Wednesday, March 31, 2021

A Different Lens on ESGs: Value of Synergies with the SDGs

 Article first appear in allafrica.com: Environment, Social & Governance (ESG) Business Pillars - Synergies with the UN SDGs - By Dr. Robin Renee Sanders, CEO-FEEEDS

Over the last two decades, the framework known as Environment, Social and Governance (ESGs) has gained prominence as a basis for measuring a company’s efforts toward sustainability, socially responsibility (values), and acceptability as a set of metrics to gauge operations, investment, shareholder decisions, and inclusion in capital market listings. ESG pillars first began to take shape in 2004-2005, stemming from thought-provoking reports like the “Who Cares Wins,” by  Ivo Knoepfel, connecting financial markets to a changing world, and advocacy by the late UN Secretary General Kofi Annan encouraging CEOs of financial institutions to view ESGs as having a positive impact on capital markets. These efforts led to such  important related programs as the New York Stock Exchange’s 2006 Principles for Responsible Investment (PRI), and the Sustainable Stock Exchange Initiative (SSEI).

§ **PROBLEM DESCRIPTION**
According to the passage on ESG business pillars, in what years did ESG pillars first begin to take shape?

§ **MATERIAL PROVIDED**
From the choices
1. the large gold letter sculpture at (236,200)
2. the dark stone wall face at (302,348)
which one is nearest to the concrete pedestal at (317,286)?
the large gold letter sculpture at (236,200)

§ **EXERCISE OUTPUT**
2004-2005